FINDINGS & RECOMMENDATIONS
Plaintiff is a state prisoner proceeding pro se with a civil rights action pursuant to 42 U.S.C. § 1983. This action is proceeding on the second claim for relief raised in plaintiff's amended complaint, filed September 20, 2011. Therein, plaintiff claims that defendants have violated his rights under the Eighth Amendment by failing to provide him with a pillow as required by a medical chrono written by a nurse on September 6, 2011 for pain suffered by plaintiff due to nerve irritation in his cervical spine. Plaintiff also claims that defendants' denial of the pillow is in retaliation for grievances filed and complaints made by plaintiff. This matter is before the court on defendants' motion to dismiss for failure to exhaust administrative remedies as required by 42 U.S.C. § 1997e(a). On April 6, 2012 and July 31, 2012, the court advised plaintiff of the requirements for opposing a motion to dismiss for failure to exhaust administrative remedies pursuant to the unenumerated provisions of Fed. R. Civ. P. 12(b). See Woods v. Carey, 684 F.3d 934 (9th Cir. 2012) and Wyatt v. Terhune, 315 F.3d 1108, 1120 n.14 (9th Cir. 2003).
"Section 1997e(a) of Title 42 of the United States Code provides: No action shall be brought with respect to prison conditions under [42 U.S.C. § 1983], or any other Federal law, by a prisoner confined in any jail, prison, or other correctional facility until such administrative remedies as are available are exhausted.

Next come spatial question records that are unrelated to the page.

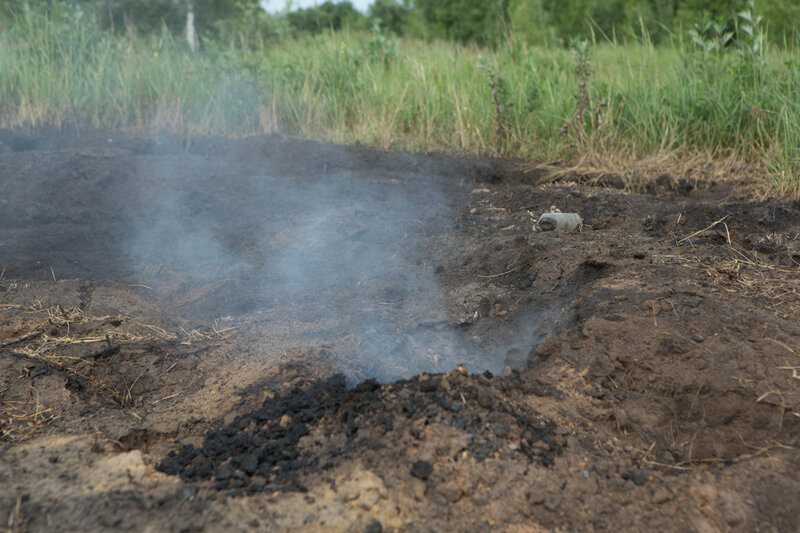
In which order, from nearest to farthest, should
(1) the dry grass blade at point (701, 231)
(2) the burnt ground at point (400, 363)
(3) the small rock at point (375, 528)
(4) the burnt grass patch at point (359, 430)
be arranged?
(3) the small rock at point (375, 528) < (2) the burnt ground at point (400, 363) < (4) the burnt grass patch at point (359, 430) < (1) the dry grass blade at point (701, 231)

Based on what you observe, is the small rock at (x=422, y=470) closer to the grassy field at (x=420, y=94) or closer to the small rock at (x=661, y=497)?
the small rock at (x=661, y=497)

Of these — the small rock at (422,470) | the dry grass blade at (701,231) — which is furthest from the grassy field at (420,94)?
the small rock at (422,470)

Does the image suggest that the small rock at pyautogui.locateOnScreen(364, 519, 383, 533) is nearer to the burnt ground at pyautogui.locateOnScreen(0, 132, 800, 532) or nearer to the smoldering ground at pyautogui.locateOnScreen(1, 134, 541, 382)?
the burnt ground at pyautogui.locateOnScreen(0, 132, 800, 532)

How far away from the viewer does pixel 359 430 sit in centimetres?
208

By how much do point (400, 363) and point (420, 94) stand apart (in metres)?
4.19

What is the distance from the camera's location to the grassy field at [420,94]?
546 centimetres

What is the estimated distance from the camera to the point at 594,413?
2.27m

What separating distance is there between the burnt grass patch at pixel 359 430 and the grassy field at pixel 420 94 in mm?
3660

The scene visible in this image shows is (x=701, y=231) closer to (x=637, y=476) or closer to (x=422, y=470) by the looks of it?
(x=637, y=476)

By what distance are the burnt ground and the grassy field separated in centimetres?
98

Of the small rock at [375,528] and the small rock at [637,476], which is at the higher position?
the small rock at [375,528]

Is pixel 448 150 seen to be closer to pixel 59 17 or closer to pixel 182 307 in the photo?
pixel 182 307

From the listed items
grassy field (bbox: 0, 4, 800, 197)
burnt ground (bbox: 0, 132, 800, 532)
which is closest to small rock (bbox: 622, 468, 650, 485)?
burnt ground (bbox: 0, 132, 800, 532)

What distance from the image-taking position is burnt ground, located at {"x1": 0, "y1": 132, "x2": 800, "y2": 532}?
186 cm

This exhaustion requirement is mandatory. Booth v. Churner, 532 U.S. 731, 741 (2001)." McKinney v. Carey, 311 F.3d 1198, 1199 (9th Cir. Dec. 5, 2002). Exhaustion must precede the filing of the complaint; compliance with the statute is not achieved by satisfying the exhaustion requirement during the course of an action. Id. at 1200. However, if "a plaintiff filed an amended complaint adding new claims based on conduct that occurred after the filing of the initial complaint, the plaintiff need only show that the new claims were exhausted before tendering the amended complaint to the clerk for filing." Akhtar v. Mesa, 698 F.3d 1202, 1210 (9th Cir. 2012) (citing Rhodes v. Robinson, 621 F.3d 1002, 1007 (9th Cir. 2010). Defendants have the burden of proving that plaintiff failed to exhaust available administrative remedies. See Wyatt, 315 F.3d at 1120.
California's Department of Corrections provides a four-step grievance process for prisoners who seek review of an administrative decision or perceived mistreatment. Within fifteen working days of "the event or decision being appealed," the inmate must ordinarily file an "informal" appeal, through which "the appellant and staff involved in the action or decision attempt to resolve the grievance informally." Cal.Code Regs., tit. 15, §§ 3084.5(a), 3084.6(c). [Footnote omitted.] If the issue is not resolved during the informal appeal, the grievant next proceeds to the first formal appeal level, usually conducted by the prison's Appeals Coordinator. Id. §§ 3084.5(b), 3084.6(c). Next are the second level, providing review by the institution's head or a regional parole administrator, and the third level, in which review is conducted by a designee of the Director of the Department of Corrections. [Footnote omitted.] Id. § 3084.5(e)(1)-(2).
Brown v. Valoff, 422 F.3d 926, 929-30 (9th Cir. 2005).
Defendants contend that this action must be dismissed because the claim on which it is proceeding arose almost five months after plaintiff filed his original complaint in Apri1 2011, and because plaintiff did not file an administrative grievance concerning the denial of his pillow until September 11, 2011, at approximately the same time that he filed the amended complaint.
As noted above, this action is proceeding on a claim that arose on September 6, 2011. Plaintiff's amended complaint was file stamped in this court on September 20, 2011, and prepared for filing shortly before that date. It is plain that plaintiff did not exhaust administrative remedies with respect to the claims arising from the alleged denial of the pillow prior to filing his amended complaint. Accordingly, defendants' motion to dismiss should be granted and this action should be dismissed without prejudice.
In accordance with the above, IT IS HEREBY RECOMMENDED that:
1. Defendants' June 11, 2012 motion to dismiss be granted; and
2. This action be dismissed without prejudice for failure to exhaust administrative remedies prior to suit.
These findings and recommendations are submitted to the United States District Judge assigned to the case, pursuant to the provisions of 28 U.S.C. § 636(b)(l). Within fourteen days after being served with these findings and recommendations, any party may file written objections with the court and serve a copy on all parties. Such a document should be captioned "Objections to Magistrate Judge's Findings and Recommendations." The parties are advised that failure to file objections within the specified time may waive the right to appeal the District Court's order. Martinez v. Ylst, 951 F.2d 1153 (9th Cir. 1991).